Balada Pengumpul Uang Receh yang Tak Berharap Menjadi kaya Raya

Diperbarui: 27 September 2025   09:09

Kompasiana adalah platform blog. Konten ini menjadi tanggung jawab bloger dan tidak mewakili pandangan redaksi Kompas.

Celengan receh (foto koleksi pribadi)

Berawal dari seringnya jajan di minimarket kekinian di mana bandrol harganya selalu tak pernah genap, muncullah keisengan untuk mengumpulkan koin di botol air mineral bekas. Awalnya kembalian dalam bentuk receh alias koin itu suka nyelip di dompet dan lupa dikeluarkan. Ataupun kalau ingat untuk mengeluarkan, sampai di rumah koin itu dilempar sana sini tak tentu arah. Terkadang beberapa recehan terlihat di kolong meja, atau di atas laci.

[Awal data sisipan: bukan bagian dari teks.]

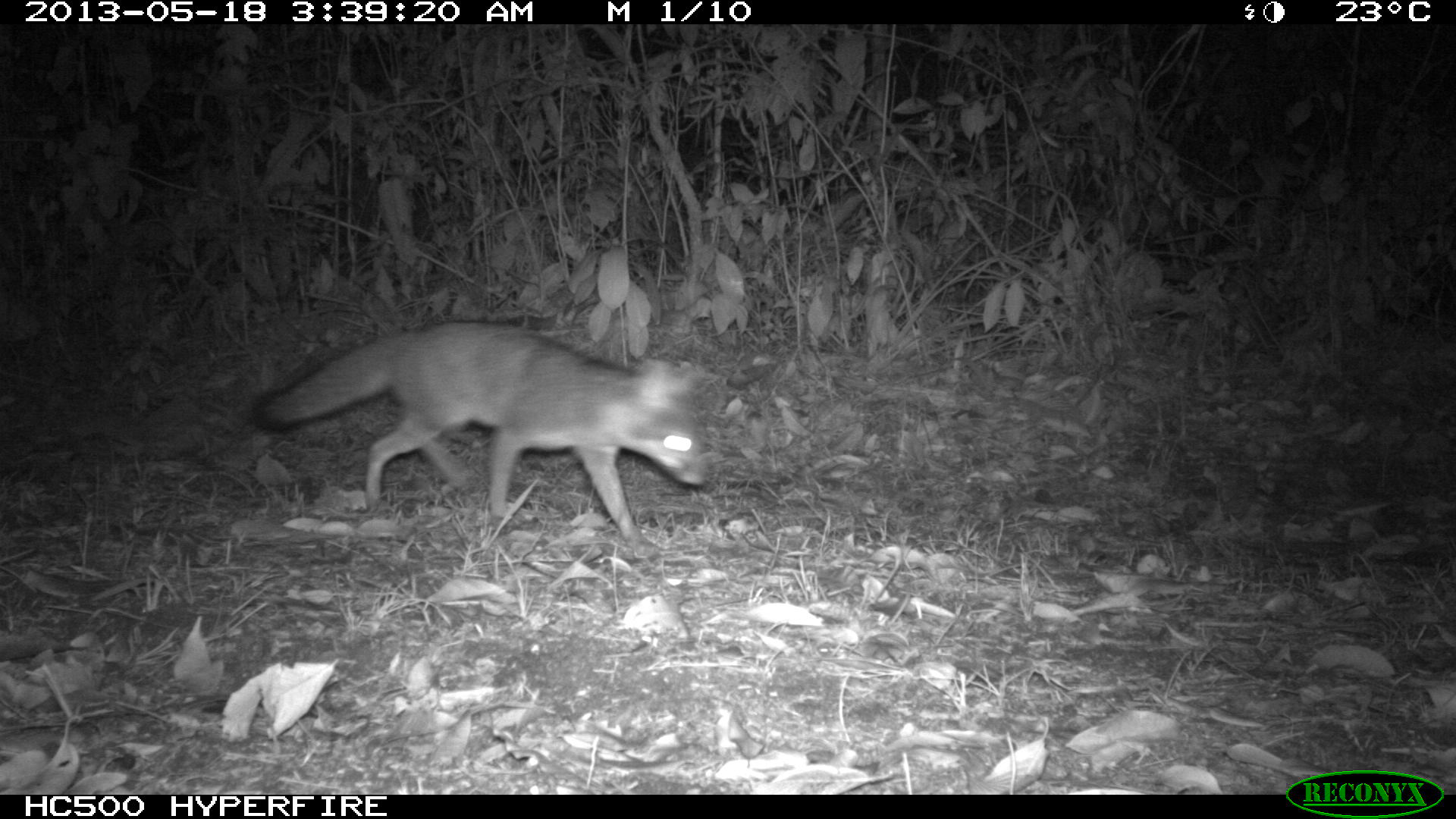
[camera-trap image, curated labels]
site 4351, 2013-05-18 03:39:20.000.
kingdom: Animalia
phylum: Chordata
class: Mammalia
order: Carnivora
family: Canidae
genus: Urocyon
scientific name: Urocyon cinereoargenteus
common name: gray fox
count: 1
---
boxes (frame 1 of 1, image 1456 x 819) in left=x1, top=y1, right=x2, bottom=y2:
urocyon cinereoargenteus: left=253, top=315, right=708, bottom=559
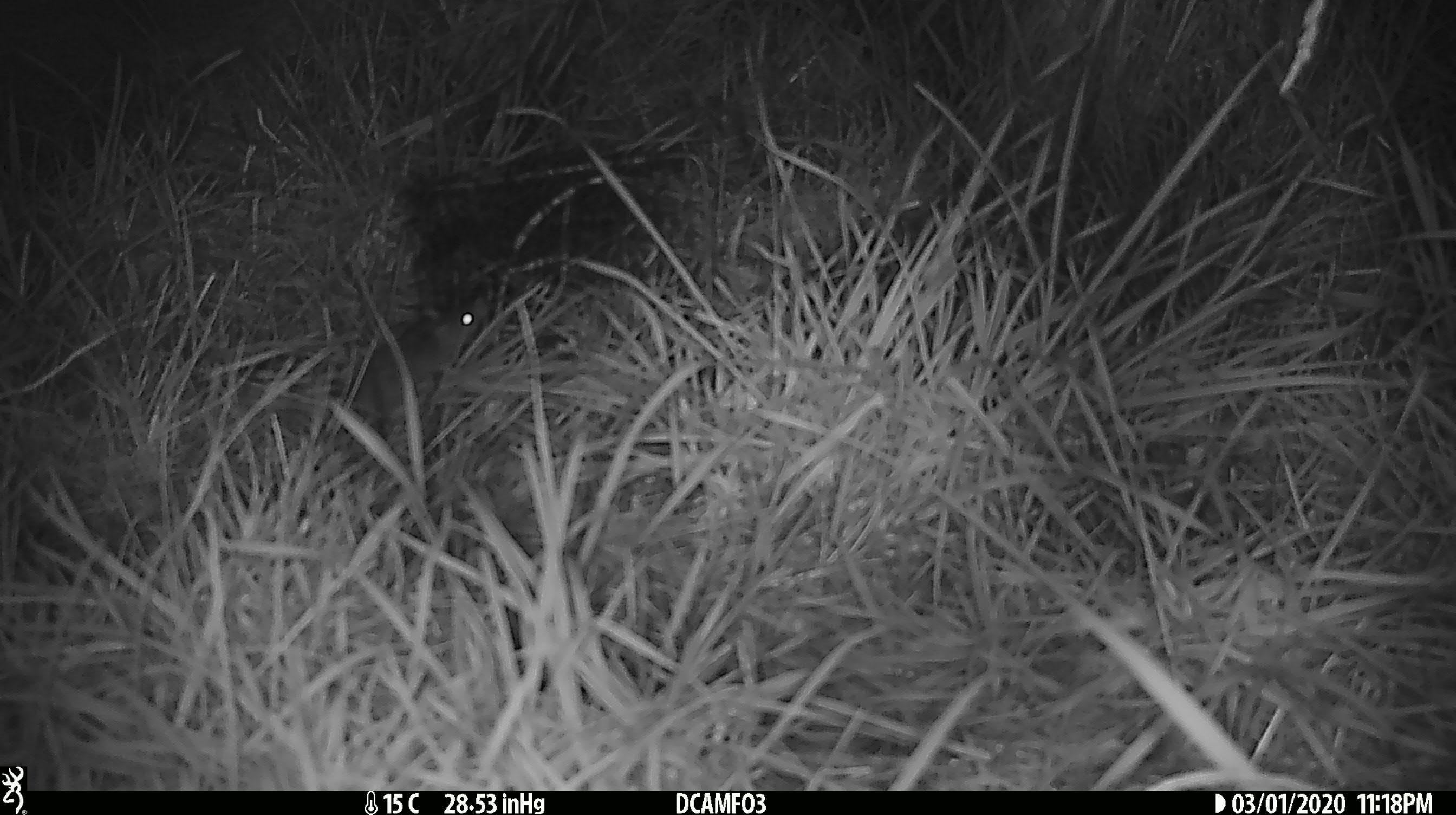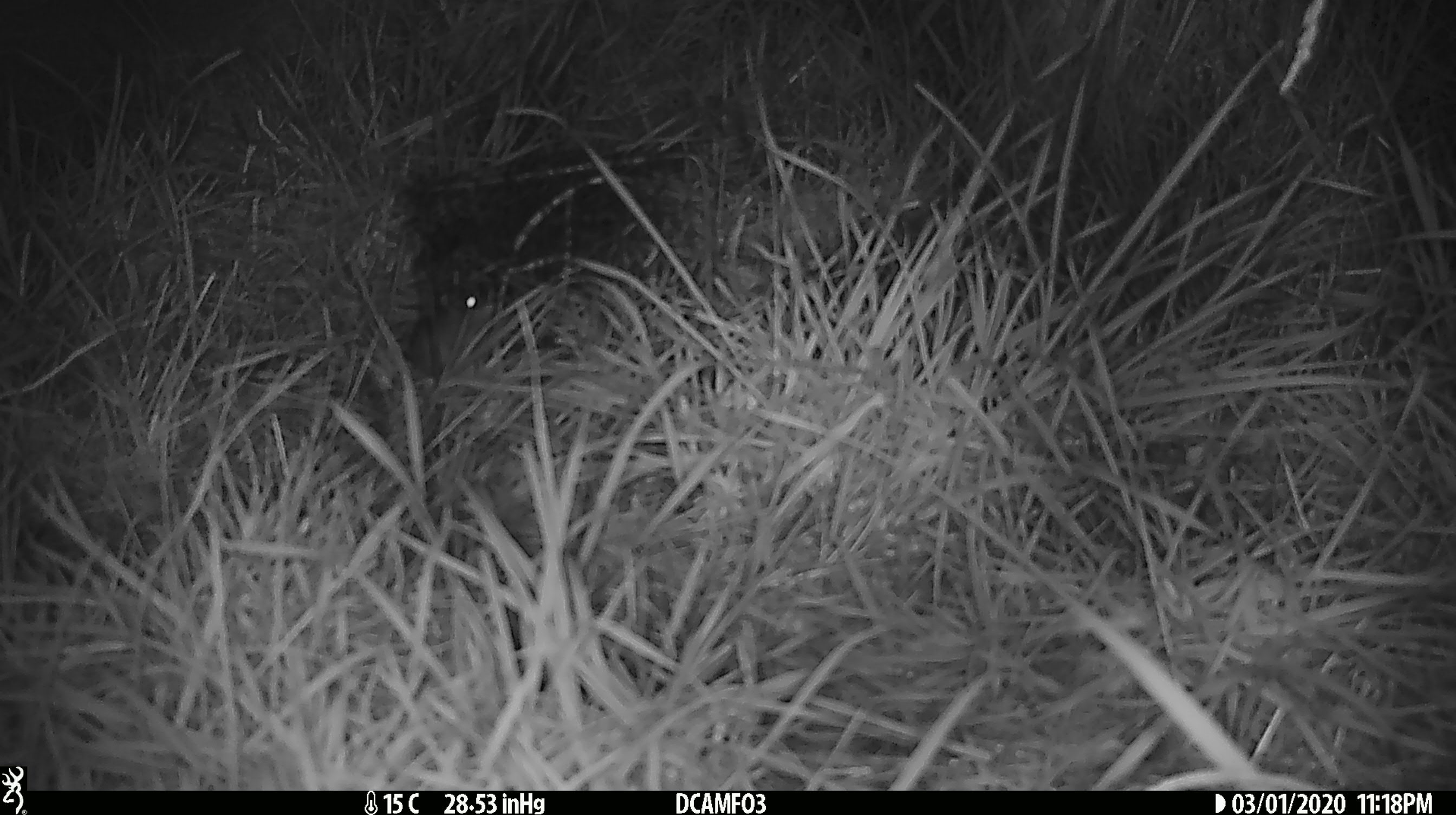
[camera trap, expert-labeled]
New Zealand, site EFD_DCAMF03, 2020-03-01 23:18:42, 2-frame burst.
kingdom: Animalia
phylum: Chordata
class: Mammalia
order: Rodentia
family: Muridae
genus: Mus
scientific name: Mus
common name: mouse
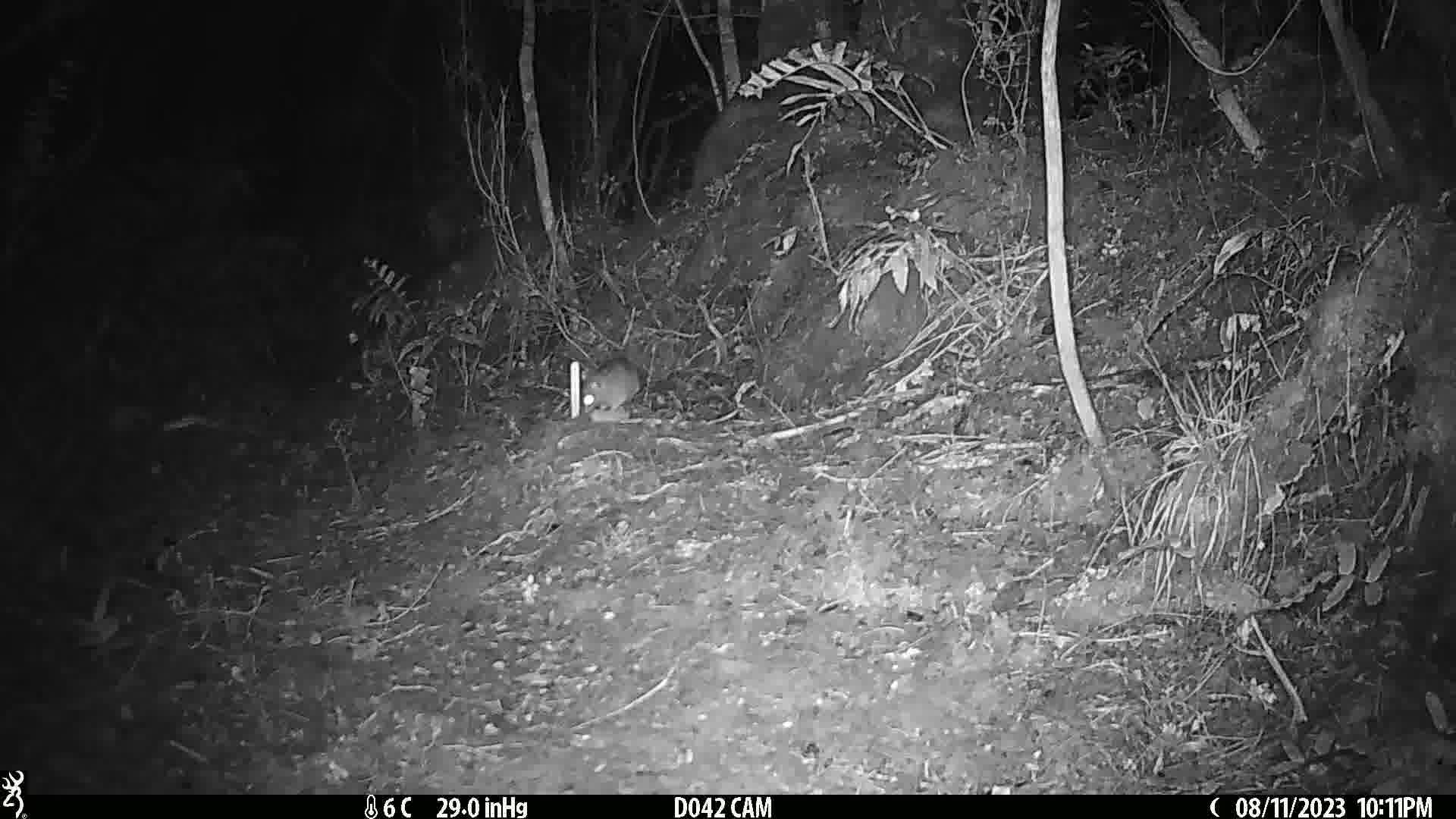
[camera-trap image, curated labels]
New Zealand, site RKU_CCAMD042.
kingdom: Animalia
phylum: Chordata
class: Mammalia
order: Rodentia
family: Muridae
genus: Rattus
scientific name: Rattus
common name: rat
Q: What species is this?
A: Rat (Rattus).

Pokoknya di mana saja, di suatu tempat yang benar-benar tak direncanakan.

Karena seringnya nemu koin di seantero ruangan di rumah, timbullah keisengan mengumpulkannya di suatu wadah. Awalnya terpikir untuk memasukkannya ke dalam toples. Tapi karena toples di rumah jumlahnya terbatas jadilah akhirnya mecomot wadah bekas air mineral. Dengan menorehkan sedikit lubang seperi lubang celengan di permukaannya, koin-koin itu bisa dimasukkan dengan mudah. Selain mudah dimasukkan recehan itu juga tak susah untuk dikeluarkan kembali kapanpun kita mau. Sebab tak seperti celengan pabrikan yang permanen, celengan buatan sendiri ini bersifat fleksibel. Lagipula konsepnya kan hanya menyimpan, bukan menabung.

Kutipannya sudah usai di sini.